Active Learning: Why It Sits at the Heart of Collaborate Sports
Founder Daniel Howells introducing the concept of Active Learning to over 60 new mentees at Collaborate Sports — a mentorship community built on reflection, connection, and applied growth.
“Investing in your development isn’t passive — it requires energy.”
Starting with Energy, Not Information
When we welcomed 60 new mentees into Collaborate Sports this month, I wanted to start with a truth that shapes everything we do: real learning isn’t passive.
When I founded Collaborate Sports, my goal wasn’t to build another course or coaching platform. The sports industry doesn’t need more information — it needs more activation.
I’ve spent years in high-performance sport surrounded by brilliant minds and great ideas. Yet the same problem kept surfacing: People were learning more than ever, but changing less than ever.
That realisation became the foundation for Collaborate Sports — a mentorship community built on Active Learning.
From Consumption to Connection
Active Learning is about moving from consumption to connection. It’s about asking better questions, reflecting on experiences, and applying what you know in real environments.
When I spoke to our new mentees, I told them:
“The first thing you’re doing by being here is investing energy into your development. That’s not passive. It’s deliberate.”
That’s what makes the difference. Not how much you know — but how intentionally you apply it.
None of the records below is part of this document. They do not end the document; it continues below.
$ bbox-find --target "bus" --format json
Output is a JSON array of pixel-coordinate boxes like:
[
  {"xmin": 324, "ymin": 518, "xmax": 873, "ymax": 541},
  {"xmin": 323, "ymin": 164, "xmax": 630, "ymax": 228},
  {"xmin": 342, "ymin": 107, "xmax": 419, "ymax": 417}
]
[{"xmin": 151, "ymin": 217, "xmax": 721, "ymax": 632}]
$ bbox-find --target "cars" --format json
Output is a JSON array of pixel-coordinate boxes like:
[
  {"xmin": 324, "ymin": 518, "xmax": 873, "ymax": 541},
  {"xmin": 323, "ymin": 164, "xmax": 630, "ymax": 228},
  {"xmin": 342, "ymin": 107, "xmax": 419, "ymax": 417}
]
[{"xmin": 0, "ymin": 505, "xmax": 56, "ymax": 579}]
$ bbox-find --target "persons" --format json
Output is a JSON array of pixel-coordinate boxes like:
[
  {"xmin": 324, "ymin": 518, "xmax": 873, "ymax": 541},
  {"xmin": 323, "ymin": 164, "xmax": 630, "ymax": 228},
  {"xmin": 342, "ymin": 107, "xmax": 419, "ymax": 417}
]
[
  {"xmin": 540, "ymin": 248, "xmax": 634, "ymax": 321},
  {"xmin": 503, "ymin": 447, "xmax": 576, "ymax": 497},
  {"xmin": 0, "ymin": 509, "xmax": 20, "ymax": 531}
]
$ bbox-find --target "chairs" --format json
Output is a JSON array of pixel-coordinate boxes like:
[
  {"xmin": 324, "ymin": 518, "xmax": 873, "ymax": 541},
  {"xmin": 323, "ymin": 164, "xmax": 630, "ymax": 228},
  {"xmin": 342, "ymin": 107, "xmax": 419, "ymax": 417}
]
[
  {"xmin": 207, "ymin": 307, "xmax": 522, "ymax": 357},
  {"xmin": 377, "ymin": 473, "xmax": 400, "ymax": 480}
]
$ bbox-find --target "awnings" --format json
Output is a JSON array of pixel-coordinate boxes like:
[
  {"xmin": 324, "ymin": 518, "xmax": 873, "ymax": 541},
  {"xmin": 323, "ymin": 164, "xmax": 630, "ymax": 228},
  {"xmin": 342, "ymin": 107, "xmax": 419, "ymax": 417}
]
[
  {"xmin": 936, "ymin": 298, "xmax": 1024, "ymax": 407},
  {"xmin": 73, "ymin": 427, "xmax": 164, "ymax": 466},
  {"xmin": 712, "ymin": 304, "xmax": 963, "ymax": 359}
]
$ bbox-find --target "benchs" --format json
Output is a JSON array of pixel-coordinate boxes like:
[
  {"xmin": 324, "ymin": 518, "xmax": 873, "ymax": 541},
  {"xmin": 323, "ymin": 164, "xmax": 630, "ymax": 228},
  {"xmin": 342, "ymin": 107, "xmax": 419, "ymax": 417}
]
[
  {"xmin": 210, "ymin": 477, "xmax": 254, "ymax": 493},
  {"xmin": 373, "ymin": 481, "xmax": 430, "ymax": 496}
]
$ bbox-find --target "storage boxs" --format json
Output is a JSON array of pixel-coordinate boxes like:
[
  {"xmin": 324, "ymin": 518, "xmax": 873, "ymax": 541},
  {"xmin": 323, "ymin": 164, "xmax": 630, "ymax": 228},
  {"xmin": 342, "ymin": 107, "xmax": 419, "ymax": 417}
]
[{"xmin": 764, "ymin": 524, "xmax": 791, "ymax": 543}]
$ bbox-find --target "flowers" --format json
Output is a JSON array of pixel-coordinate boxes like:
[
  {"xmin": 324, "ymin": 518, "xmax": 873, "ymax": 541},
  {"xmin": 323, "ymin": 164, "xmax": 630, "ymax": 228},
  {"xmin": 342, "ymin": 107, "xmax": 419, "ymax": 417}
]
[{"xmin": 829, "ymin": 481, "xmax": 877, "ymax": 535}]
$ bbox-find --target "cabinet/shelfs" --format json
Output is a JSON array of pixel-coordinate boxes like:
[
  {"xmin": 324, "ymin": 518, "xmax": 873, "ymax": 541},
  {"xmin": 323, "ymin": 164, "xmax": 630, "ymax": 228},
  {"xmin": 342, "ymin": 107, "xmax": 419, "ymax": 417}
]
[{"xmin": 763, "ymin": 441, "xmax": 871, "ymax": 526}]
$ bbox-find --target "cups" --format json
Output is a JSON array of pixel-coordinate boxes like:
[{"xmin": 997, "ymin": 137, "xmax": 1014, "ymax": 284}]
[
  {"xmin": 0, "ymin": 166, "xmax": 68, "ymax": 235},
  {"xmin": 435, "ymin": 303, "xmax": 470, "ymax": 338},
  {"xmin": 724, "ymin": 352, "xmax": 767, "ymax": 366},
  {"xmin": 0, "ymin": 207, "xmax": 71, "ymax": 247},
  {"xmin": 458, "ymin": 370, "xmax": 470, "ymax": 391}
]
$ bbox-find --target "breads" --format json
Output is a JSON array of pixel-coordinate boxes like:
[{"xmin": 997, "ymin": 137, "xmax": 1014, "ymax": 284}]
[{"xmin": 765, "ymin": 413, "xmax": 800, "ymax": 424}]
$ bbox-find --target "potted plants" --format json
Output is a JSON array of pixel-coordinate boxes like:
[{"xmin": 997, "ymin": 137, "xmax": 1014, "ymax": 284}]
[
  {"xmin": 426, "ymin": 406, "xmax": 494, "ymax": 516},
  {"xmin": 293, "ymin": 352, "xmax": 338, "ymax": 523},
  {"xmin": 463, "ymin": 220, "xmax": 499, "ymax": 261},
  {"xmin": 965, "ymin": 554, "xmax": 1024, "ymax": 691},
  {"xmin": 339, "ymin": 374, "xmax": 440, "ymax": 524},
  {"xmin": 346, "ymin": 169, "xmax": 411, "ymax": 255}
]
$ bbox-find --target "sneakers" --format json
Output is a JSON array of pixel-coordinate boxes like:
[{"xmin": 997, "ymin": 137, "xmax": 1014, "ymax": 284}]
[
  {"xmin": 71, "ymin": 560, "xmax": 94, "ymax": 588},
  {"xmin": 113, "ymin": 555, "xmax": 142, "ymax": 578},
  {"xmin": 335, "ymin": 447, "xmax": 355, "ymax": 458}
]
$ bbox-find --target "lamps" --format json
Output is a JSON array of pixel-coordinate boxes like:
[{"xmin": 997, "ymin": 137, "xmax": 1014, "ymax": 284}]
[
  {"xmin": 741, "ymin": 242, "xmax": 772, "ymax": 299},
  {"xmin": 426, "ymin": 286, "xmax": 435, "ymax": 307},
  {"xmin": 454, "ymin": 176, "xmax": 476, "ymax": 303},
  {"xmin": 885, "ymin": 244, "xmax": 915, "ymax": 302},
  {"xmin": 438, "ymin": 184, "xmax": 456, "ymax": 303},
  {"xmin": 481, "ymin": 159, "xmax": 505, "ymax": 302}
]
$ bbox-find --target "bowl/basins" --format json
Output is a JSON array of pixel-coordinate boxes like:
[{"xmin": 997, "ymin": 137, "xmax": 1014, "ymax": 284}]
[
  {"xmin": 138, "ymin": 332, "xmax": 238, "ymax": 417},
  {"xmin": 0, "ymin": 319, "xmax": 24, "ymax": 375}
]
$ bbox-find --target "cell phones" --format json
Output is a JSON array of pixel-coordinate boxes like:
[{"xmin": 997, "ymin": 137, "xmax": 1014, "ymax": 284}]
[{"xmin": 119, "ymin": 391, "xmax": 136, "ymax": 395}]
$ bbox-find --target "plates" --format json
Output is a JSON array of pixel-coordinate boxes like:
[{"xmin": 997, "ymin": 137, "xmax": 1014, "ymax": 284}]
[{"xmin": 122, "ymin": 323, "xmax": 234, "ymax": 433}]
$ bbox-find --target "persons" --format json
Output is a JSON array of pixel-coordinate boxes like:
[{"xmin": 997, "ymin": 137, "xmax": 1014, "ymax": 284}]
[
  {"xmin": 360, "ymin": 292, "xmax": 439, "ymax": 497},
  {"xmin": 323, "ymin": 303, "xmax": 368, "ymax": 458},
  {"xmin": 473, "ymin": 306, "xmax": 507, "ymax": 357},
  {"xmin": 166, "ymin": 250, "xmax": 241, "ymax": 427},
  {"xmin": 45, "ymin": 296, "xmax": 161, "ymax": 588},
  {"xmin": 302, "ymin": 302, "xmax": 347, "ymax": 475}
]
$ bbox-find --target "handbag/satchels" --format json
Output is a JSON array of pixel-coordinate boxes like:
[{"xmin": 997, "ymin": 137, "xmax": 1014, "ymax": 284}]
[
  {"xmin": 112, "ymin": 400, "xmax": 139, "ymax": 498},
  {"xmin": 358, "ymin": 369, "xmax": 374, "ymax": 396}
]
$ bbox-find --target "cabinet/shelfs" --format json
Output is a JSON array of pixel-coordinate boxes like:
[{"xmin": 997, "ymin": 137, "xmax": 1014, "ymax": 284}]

What Active Learning Really Means
Active Learning isn’t a concept. It’s a behaviour. It’s showing up with curiosity, engaging in dialogue, testing your ideas, and welcoming feedback.
At Collaborate Sports, we challenge coaches to:
Reflect on what they learn.
Translate ideas into real actions.
Revisit those actions and refine them over time.
Because learning isn’t about gathering information — it’s about building transformation.
Learning That Requires Effort
Active Learning takes effort, and it should. Growth doesn’t happen through comfort; it happens through reflection, challenge, and change.
That’s why our mentorships aren’t about ticking boxes or chasing certificates. They’re about deliberate development and helping practitioners bridge the gap between knowing and doing.
I’ve seen coaches grow exponentially not because they discovered something new, but because they revisited what they already knew and applied it with greater clarity and intent.
That’s where transformation happens.
A Community Built on Curiosity
Every month in each Collaborate Sports Mentorship Program, there is a focus on a specific theme. Whether it be telling stories through metrics (Data Skills), details that matter in our communication (Soft Skills), or reverse engineering impact for high performance (S&C) - every theme is underpinned by curiosity and an ability to take learning where you need it as a participant. We explore ideas, challenge thoughts with “What if” or ““how else could you” type questions.
Curiosity drives reflection.
Reflection drives progress.
And progress drives performance.
“Our values should blend through everything we do each month,” I told the group. “This is about more than sport — it’s about how we think, how we act, and how we learn.”
That’s the power of Active Learning isbnot about chasing perfection; it’s about pursuing progress, together.
5 Practical Ways to Make Your Learning Active
If you want to build Active Learning into your own development, start small but be deliberate. Here are five ways to make it part of your routine:
Reflect Weekly, Not Randomly
Set aside 10 minutes at the end of each week to answer three questions: 1) What did I learn? 2) How did I apply it? 3) What will I change next time?
Turn Content into Action
For every article, podcast, or workshop you consume, note one actionable behaviour to trial immediately in your coaching.
Seek Feedback, Not Validation
Ask colleagues or athletes, “What did you notice about my approach this week?” Use their answers as learning fuel, not judgment.
Teach What You Learn
Share your reflections with another coach or intern. Teaching forces clarity and turns information into understanding.
Track Growth Over Time
Keep a “learning log.” Revisit your entries every month to see patterns in your progress, challenges, and evolving questions.
Active Learning is about creating momentum. Every reflection, conversation, or small adjustment compounds over time.
Why Active Learning Matters in Sport
Active Learning sits at the centre of Collaborate Sports because it represents how I believe coaches and practitioners truly grow.
It’s action over absorption.
Reflection over repetition.
Connection over consumption.
Our mentees don’t just attend, they contribute. They even reverse mentor the mentors too, meaning even those experts see the world through varied perspectives!
Participants bring their stories, challenges, and ideas to a shared space that amplifies growth across the community.
As this new intake begins their journey, I’m reminded that the most powerful kind of learning doesn’t happen when you sit still. It happens when you lean in.
Final Thoughts
Active Learning isn’t just a method for personal development, it’s also a mindset for grow. It asks us to stay curious, stay connected, and keep doing the work.
At Collaborate Sports, that’s what we’re all about: helping coaches grow through energy, reflection, and collaboration.